Texte cité >>
D’un coup surgissait, 
comme issu de quelque région souterraine de la civilisation, 
tout un contre-monde de subjectivités 
qui ne voulaient plus consommer, qui ne voulaient plus produire, 
qui ne voulaient même plus être des subjectivités. 
La révolution était moléculaire, la contre-révolution ne le fut pas moins. 
ON disposa offensivement, 
puis durablement, 
toute une complexe machine à neutraliser ce qui est porteur d’intensité. Une machine à 
désamorcer tout ce qui pourrait exploser. 
Tout les individus à risque, 
les corps indociles, 
les agrégations humaines autonomes, 
Puis ce furent vingt ans de bêtise, de vulgarité, d’isolement et de désolation. 
Comment faire? 

Opérer ce léger déplacement. 
Ne plus craindre son temps. 
«Ne pas craindre son temps est une question d’espace». 
Dans le squatt. Dans l’orgie. Dans l’émeute. Dans le train ou le village occupé. 
A la recherche, au milieu d’inconnus, d’une free party introuvable. Je fais l’expérience 
de ce léger déplacement. L’expérience 
de ma désubjectivation. Je deviens 
une singularité quelconque. Un jeu s’insinue entre ma présence et tout l’appareil de qualités 
qui me sont ordinairement attachées.

Données du corpus >>
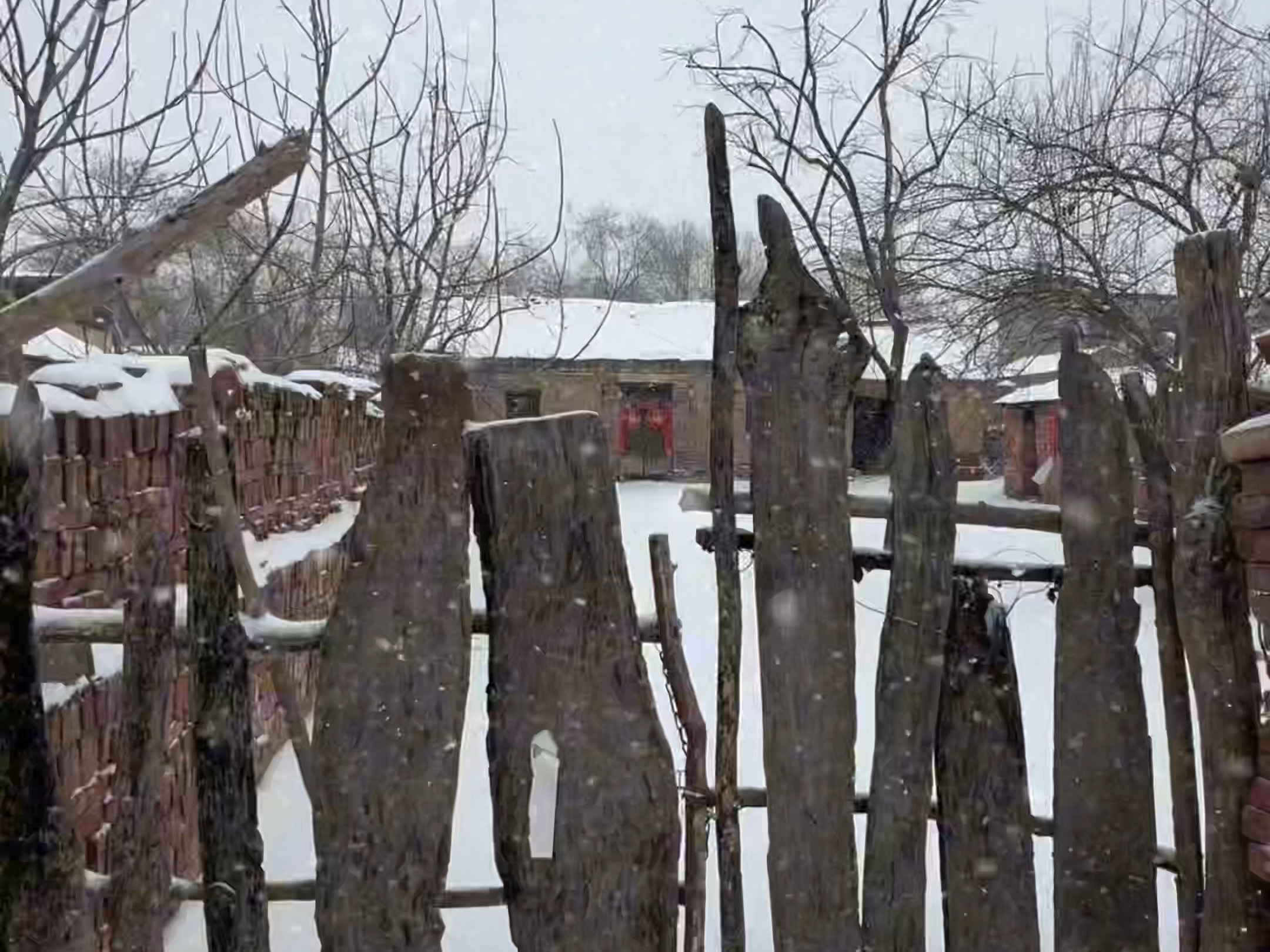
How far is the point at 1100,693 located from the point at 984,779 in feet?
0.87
---
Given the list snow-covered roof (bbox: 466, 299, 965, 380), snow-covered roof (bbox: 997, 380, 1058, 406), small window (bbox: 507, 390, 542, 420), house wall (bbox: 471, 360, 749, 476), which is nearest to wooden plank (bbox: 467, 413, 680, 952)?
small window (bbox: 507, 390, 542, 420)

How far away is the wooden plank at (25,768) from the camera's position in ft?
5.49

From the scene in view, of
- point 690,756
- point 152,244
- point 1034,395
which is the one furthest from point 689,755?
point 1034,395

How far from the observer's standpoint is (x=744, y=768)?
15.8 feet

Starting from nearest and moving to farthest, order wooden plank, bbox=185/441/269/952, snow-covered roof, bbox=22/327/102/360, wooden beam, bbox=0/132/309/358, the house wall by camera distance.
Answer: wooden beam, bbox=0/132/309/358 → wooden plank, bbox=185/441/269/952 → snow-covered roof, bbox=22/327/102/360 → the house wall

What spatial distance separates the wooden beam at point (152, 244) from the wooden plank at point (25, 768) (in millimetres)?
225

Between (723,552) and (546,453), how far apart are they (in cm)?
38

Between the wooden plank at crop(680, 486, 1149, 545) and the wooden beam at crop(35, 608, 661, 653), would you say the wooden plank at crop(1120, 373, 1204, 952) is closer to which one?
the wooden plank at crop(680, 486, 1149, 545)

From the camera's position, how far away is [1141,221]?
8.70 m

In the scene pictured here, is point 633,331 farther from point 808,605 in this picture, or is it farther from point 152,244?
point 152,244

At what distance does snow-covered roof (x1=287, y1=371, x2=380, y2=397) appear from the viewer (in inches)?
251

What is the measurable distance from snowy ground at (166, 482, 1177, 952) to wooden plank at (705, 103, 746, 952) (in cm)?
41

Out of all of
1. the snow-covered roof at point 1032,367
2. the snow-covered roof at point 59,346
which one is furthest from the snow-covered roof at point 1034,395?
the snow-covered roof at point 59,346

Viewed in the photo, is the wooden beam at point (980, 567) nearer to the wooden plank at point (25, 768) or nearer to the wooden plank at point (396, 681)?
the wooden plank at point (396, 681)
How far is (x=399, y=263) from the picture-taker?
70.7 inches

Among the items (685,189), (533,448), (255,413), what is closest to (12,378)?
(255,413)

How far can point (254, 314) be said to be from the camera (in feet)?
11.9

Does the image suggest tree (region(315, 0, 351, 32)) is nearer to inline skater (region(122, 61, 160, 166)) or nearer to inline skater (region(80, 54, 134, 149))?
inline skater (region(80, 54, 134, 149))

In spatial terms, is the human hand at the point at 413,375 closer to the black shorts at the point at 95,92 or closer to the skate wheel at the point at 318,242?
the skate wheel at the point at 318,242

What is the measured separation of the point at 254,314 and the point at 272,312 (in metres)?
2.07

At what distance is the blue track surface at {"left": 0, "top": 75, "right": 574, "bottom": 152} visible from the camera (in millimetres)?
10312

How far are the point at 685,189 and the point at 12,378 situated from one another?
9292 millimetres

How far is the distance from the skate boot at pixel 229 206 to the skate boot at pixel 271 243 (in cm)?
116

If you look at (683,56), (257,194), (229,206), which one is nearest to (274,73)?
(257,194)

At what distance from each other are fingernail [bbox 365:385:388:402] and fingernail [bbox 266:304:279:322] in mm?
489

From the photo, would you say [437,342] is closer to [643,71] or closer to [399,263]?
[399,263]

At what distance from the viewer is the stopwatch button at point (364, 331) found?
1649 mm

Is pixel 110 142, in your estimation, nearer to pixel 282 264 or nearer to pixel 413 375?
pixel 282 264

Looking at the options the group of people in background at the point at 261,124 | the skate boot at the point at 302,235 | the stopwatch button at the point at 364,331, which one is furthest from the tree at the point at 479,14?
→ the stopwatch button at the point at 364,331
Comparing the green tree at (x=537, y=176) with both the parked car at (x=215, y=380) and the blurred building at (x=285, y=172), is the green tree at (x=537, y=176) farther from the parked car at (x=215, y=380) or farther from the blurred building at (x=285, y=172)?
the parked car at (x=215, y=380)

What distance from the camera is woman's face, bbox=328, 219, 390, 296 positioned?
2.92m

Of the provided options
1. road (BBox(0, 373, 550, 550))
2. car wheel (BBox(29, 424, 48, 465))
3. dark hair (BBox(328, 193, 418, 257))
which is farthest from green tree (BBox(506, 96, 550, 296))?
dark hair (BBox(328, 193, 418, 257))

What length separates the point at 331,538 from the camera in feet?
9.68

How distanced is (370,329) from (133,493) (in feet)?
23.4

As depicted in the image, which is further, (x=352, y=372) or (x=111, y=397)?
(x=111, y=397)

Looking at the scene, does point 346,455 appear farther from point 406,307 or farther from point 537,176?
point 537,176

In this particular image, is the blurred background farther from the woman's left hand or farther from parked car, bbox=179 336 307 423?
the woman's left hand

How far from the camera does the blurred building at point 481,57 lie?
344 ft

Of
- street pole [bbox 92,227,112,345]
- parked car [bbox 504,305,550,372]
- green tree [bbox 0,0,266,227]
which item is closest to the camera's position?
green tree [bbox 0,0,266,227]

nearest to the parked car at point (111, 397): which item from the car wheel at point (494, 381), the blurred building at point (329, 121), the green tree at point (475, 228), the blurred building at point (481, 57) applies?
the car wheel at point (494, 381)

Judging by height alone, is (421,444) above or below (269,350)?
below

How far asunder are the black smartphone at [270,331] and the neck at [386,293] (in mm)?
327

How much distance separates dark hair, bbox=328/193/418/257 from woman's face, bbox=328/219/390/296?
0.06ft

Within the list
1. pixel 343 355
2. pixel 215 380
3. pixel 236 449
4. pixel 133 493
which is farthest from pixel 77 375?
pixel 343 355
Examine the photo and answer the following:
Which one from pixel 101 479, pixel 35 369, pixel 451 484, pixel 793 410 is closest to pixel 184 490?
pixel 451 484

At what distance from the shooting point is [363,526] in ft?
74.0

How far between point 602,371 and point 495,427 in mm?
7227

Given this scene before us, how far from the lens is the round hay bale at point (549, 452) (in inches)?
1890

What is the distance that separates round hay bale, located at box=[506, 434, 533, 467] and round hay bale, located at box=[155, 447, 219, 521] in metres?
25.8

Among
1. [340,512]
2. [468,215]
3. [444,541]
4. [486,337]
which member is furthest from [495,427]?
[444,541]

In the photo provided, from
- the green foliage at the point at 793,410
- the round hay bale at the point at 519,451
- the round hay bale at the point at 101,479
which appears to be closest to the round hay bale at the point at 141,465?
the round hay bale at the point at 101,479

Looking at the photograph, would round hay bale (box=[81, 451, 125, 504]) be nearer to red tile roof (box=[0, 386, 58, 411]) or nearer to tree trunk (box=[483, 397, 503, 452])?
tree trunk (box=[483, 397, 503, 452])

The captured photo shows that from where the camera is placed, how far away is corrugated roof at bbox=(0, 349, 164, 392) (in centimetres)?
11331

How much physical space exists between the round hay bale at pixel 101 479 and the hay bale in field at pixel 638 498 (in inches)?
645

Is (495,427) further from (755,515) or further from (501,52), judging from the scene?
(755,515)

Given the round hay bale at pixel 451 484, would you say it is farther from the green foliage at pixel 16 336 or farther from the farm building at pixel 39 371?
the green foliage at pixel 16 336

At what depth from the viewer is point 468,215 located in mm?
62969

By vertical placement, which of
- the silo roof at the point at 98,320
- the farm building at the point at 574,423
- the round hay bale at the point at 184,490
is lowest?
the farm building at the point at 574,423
==
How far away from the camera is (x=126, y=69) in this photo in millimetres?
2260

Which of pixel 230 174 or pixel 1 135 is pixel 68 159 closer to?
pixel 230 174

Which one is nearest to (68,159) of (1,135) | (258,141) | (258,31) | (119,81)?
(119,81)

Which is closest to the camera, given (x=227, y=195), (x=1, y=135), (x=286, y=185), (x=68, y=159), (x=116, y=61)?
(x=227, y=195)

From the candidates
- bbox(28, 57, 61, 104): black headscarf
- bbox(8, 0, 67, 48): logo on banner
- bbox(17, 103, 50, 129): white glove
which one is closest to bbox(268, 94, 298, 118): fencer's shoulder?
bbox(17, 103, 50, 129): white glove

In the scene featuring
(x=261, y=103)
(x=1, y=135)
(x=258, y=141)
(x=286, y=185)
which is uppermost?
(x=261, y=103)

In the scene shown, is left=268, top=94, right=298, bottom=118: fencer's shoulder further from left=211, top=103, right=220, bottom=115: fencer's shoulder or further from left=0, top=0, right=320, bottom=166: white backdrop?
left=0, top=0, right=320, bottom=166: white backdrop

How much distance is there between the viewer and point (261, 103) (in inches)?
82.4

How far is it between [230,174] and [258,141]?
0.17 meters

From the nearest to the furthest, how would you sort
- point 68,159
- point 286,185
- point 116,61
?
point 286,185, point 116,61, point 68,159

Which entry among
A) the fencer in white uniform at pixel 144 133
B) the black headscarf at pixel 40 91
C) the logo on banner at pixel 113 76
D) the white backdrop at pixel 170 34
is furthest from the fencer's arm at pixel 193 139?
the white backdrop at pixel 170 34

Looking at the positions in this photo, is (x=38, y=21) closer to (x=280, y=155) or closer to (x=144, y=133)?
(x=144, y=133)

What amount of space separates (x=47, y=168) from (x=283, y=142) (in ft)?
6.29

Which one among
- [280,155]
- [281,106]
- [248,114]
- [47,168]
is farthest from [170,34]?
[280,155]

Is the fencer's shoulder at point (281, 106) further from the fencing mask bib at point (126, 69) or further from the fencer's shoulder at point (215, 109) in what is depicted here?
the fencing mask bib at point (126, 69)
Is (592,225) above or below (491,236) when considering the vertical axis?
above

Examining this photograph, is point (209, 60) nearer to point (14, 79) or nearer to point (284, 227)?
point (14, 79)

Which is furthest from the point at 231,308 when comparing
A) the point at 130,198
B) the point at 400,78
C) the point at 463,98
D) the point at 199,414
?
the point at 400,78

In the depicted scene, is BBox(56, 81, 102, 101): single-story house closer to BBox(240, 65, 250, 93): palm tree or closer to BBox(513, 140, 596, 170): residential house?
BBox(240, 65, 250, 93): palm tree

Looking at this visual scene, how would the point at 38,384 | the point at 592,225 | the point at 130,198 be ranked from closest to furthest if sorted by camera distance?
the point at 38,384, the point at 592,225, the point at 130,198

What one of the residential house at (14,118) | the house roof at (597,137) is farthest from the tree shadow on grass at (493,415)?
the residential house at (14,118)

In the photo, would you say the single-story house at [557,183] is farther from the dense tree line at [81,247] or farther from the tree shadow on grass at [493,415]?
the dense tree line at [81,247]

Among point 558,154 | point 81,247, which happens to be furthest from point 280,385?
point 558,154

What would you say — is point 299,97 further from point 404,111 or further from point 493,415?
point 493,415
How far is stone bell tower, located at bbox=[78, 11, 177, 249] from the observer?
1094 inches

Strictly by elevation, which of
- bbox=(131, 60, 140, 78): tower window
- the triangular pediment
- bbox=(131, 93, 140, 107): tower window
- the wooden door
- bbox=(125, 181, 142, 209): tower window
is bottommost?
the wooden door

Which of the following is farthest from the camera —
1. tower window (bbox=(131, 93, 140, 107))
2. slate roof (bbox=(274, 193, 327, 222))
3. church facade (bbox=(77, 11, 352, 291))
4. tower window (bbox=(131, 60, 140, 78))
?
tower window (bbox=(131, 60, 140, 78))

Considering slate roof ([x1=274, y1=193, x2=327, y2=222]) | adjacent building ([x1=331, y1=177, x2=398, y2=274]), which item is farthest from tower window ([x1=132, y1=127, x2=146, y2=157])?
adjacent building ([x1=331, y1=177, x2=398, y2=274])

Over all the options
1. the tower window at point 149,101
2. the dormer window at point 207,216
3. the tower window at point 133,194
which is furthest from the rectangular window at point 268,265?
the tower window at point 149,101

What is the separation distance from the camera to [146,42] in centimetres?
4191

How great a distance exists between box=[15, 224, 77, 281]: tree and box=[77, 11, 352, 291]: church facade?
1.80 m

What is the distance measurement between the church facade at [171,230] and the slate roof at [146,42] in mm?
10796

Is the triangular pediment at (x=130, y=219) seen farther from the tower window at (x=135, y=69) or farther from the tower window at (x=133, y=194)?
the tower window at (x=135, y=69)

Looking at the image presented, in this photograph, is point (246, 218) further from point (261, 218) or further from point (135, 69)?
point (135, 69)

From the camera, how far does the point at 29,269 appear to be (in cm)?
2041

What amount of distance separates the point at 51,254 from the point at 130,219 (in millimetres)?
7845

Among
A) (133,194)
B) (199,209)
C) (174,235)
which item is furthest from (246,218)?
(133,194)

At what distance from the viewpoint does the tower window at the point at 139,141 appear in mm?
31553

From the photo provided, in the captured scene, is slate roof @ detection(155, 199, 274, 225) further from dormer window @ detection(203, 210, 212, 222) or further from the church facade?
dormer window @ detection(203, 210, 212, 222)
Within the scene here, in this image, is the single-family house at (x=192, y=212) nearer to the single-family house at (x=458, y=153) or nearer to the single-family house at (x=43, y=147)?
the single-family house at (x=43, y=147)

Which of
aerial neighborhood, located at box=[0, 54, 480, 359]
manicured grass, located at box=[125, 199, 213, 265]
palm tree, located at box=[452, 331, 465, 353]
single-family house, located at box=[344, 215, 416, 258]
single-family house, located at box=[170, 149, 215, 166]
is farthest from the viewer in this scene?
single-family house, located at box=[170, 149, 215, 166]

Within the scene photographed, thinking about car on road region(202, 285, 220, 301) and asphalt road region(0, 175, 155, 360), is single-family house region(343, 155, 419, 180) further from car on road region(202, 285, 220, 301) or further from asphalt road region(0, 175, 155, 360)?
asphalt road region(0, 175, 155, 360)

Exercices >>
A: Selon le texte cité, combien d'années de bêtise, de vulgarité, d'isolement et de désolation ont suivi ?
B: Recopiez le passage du texte cité qui s'ouvre sur les mots « A la recherche, au » et se clôt sur « sont ordinairement attachées. », en remplaçant « free party » par « fête clandestine ».
Le matériel n'est d'aucune utilité ici.

Réponses rédigées >>
A: Vingt ans.

B:
A la recherche, au milieu d’inconnus, d’une fête clandestine introuvable. Je fais l’expérience 
de ce léger déplacement. L’expérience 
de ma désubjectivation. Je deviens 
une singularité quelconque. Un jeu s’insinue entre ma présence et tout l’appareil de qualités 
qui me sont ordinairement attachées.